§ TE BEOORDELEN TEKST:
Toen in de zomer van 1543 de Keizer met zijn leger in de Nederlanden verscheen (zie ook al 200) veranderden de verhoudingen. Frankrijk had gedurende de hele zomer van 1543 verschillende invallen gedaan in Henegouwen en trok aan het einde van de zomer op naar Luxemburg, dat weldra werd onderworpen. Het plan van de Franse koning om nu Gelre bij te staan, kwam echter te laat, want Willem van Gulik-Kleef-Berg had zich reeds onderworpen aan Karel v en zijn legers hadden zich aangesloten bij de Bourgondische troepen. Karel (die sinds 1543 in de Engelse koning Hendrik viii een krachtig bondgenoot had) stuurde nu zijn legers naar Henegouwen om daar de steden te belegeren die door de Fransen waren ingenomen.
Dit lied verwoordt de verwondering die bij velen moet hebben bestaan over de veranderde verhoudingen. De dichter uit nadrukkelijk zijn vreugde over het feit dat de Geldersen nu samen met de Bourgondiërs ten strijde trekken tegen de vermaledijde Fransen die, zo laat hij niet na verschillende malen te benadrukken, een duivels pact hebben gesloten met de Turken. De schande van dit verbond was nog groter toen in augustus 1543 de Turken samen met de Fransen Nice bezet hielden (dat toen tot het Noord-Italiaanse hertogdom van Savoye behoorde). Maar al hebt u steun van de Turk, zo zingt het lied de Franse koning toe, wij hebben God aan onze zijde. Het lied eindigt met een aansporing tot God te bidden voor steun aan de Keizer en aan alle Bourgoensce kinderen.
De melodie van dit lied is onbekend, maar zal dezelfde zijn geweest als die van al 210 (zie aldaar).
Literatuur: Van de Graft 1904, p. 231-235; Blockmans 2000a, p. 105-108; Repertorium 2001, t7382.

§ OPDRACHTEN:
a – Geef letterlijk het stuk uit de toelichting weer dat begint met "Dit lied verwoordt" en doorloopt tot en met "alle Bourgoensce kinderen.".
b – Welke stad hielden de Turken samen met de Fransen volgens de toelichting in augustus 1543 bezet?

Items uit de dataset:
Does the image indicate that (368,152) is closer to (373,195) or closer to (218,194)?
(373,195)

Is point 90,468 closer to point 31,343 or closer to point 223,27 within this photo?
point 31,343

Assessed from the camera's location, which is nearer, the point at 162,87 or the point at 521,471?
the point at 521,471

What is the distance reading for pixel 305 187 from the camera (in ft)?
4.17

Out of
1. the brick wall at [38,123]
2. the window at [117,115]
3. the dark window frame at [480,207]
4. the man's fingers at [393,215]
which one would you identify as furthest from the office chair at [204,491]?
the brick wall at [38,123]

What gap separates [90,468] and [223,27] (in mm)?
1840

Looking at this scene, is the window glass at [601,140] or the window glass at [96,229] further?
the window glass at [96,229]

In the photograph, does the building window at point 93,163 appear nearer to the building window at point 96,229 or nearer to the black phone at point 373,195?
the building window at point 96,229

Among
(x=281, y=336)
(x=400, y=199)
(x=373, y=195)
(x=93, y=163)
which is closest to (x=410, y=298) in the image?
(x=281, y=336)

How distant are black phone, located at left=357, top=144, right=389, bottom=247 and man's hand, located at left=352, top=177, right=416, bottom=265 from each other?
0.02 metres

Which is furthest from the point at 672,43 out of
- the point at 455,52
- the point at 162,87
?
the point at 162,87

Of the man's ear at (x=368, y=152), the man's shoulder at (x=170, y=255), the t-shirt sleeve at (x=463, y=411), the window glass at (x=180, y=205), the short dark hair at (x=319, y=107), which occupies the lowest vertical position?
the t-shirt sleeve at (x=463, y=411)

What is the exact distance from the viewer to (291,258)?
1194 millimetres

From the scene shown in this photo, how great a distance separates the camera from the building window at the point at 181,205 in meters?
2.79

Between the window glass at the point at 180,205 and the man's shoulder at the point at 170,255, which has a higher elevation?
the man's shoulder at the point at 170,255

* * *

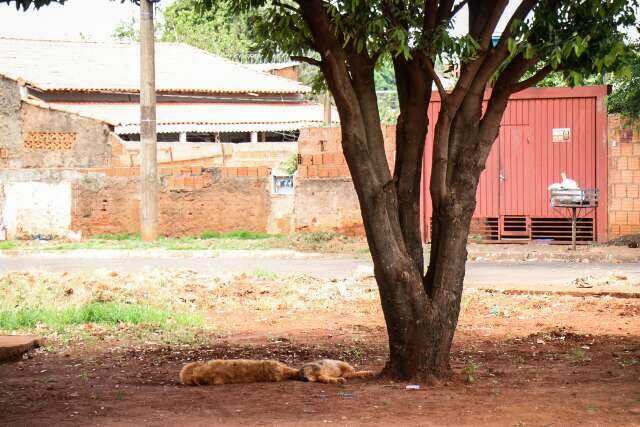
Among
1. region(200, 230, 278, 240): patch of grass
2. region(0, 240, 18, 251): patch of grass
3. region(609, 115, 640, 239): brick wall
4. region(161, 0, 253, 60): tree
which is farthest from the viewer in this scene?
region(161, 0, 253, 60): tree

...

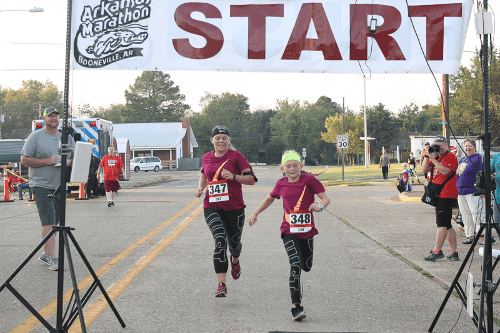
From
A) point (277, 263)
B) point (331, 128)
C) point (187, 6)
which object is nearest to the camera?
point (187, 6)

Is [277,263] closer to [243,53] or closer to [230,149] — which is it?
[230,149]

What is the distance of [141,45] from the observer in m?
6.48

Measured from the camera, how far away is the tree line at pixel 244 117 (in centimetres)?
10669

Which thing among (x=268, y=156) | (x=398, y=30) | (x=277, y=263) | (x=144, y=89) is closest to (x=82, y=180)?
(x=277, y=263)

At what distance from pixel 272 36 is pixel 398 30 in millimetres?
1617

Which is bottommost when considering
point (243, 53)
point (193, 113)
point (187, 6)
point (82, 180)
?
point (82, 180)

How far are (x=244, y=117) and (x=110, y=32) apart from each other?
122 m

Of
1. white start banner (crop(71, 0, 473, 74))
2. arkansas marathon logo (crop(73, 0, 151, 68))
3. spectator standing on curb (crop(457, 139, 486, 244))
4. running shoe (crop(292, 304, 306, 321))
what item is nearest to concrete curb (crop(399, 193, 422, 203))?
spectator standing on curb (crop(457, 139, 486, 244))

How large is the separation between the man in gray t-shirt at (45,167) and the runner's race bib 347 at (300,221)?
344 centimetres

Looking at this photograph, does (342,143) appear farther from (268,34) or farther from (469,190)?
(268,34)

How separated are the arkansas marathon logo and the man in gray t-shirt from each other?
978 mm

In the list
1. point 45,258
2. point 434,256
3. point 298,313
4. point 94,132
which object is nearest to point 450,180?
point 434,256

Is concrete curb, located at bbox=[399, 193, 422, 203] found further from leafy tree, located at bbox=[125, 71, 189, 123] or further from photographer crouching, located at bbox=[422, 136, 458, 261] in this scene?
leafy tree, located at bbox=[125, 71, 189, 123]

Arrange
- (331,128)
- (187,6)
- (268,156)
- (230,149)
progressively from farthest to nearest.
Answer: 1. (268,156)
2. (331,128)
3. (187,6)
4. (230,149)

§ ANTWOORDEN:
a –
Dit lied verwoordt de verwondering die bij velen moet hebben bestaan over de veranderde verhoudingen. De dichter uit nadrukkelijk zijn vreugde over het feit dat de Geldersen nu samen met de Bourgondiërs ten strijde trekken tegen de vermaledijde Fransen die, zo laat hij niet na verschillende malen te benadrukken, een duivels pact hebben gesloten met de Turken. De schande van dit verbond was nog groter toen in augustus 1543 de Turken samen met de Fransen Nice bezet hielden (dat toen tot het Noord-Italiaanse hertogdom van Savoye behoorde). Maar al hebt u steun van de Turk, zo zingt het lied de Franse koning toe, wij hebben God aan onze zijde. Het lied eindigt met een aansporing tot God te bidden voor steun aan de Keizer en aan alle Bourgoensce kinderen.

b – Nice